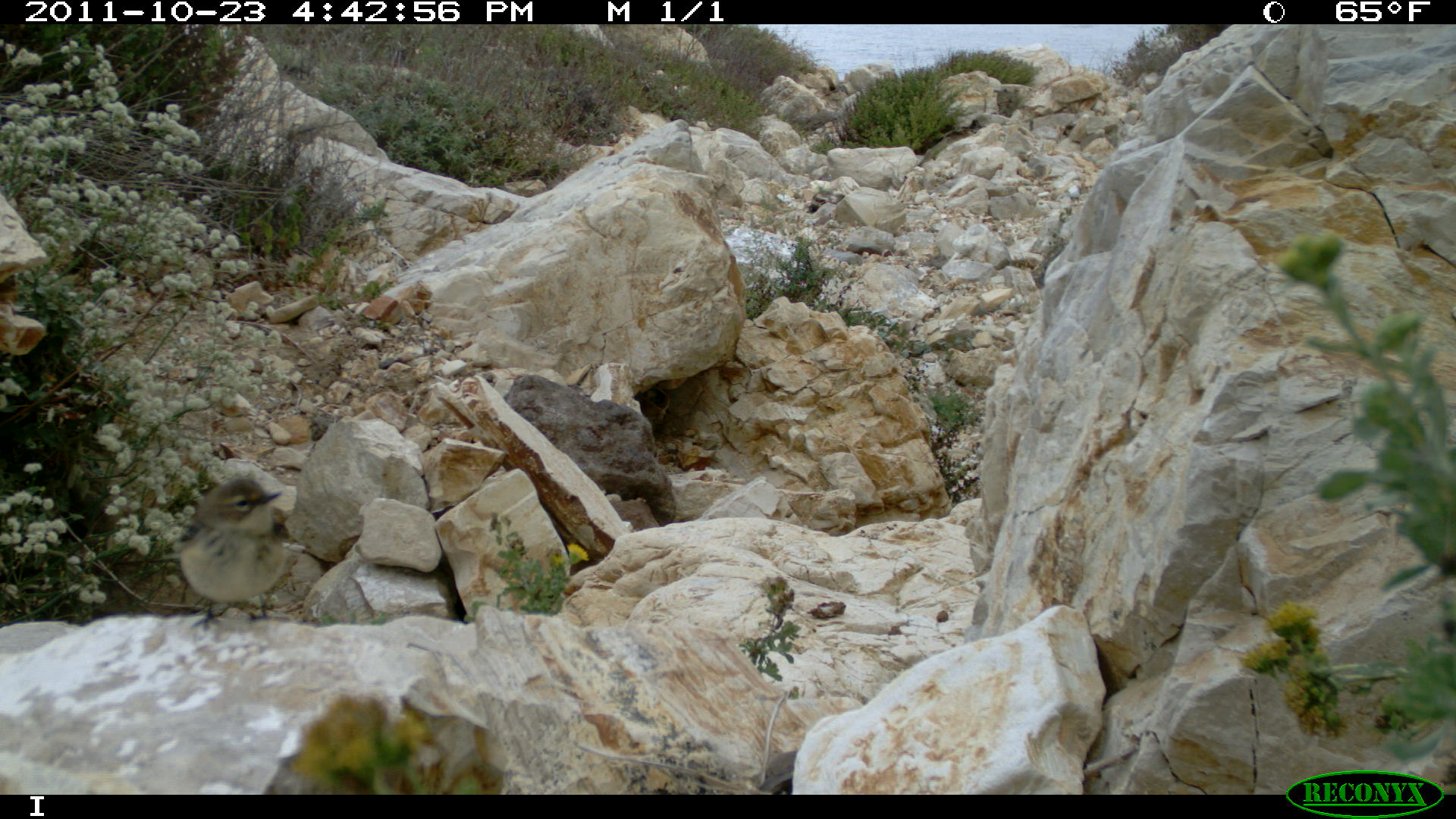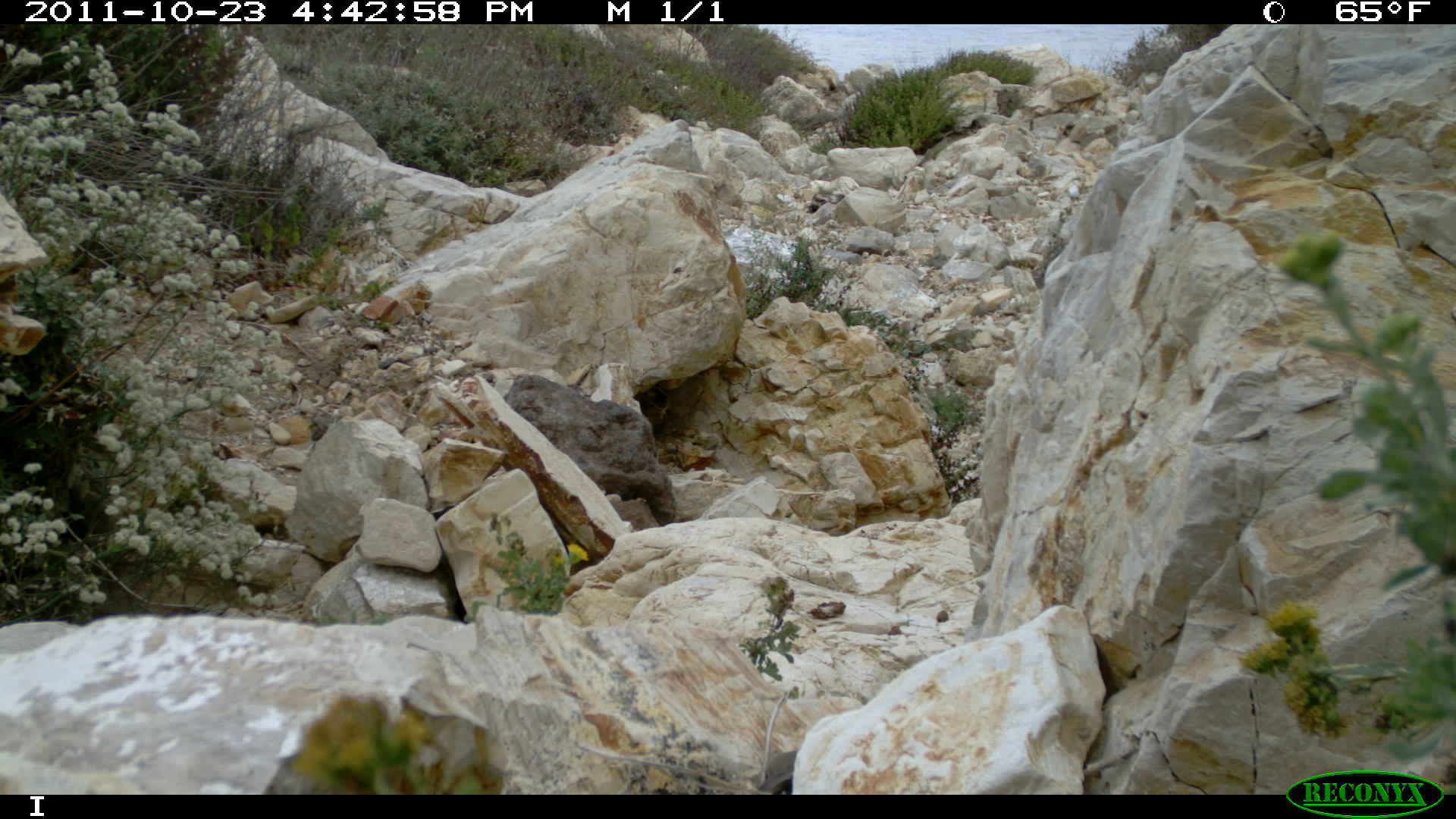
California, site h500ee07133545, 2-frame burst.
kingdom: Animalia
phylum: Chordata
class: Aves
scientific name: Aves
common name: bird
Bird (Aves).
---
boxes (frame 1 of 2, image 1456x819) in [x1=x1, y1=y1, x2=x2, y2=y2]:
bird: [x1=182, y1=475, x2=285, y2=633]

++++++++++++++++++++

> _Try it_: To complete the exercise, return the listing above exactly and omit its pictures.

> _Answer space_:
California, site h500ee07133545, 2-frame burst.
kingdom: Animalia
phylum: Chordata
class: Aves
scientific name: Aves
common name: bird
Bird (Aves).
---
boxes (frame 1 of 2, image 1456x819) in [x1=x1, y1=y1, x2=x2, y2=y2]:
bird: [x1=182, y1=475, x2=285, y2=633]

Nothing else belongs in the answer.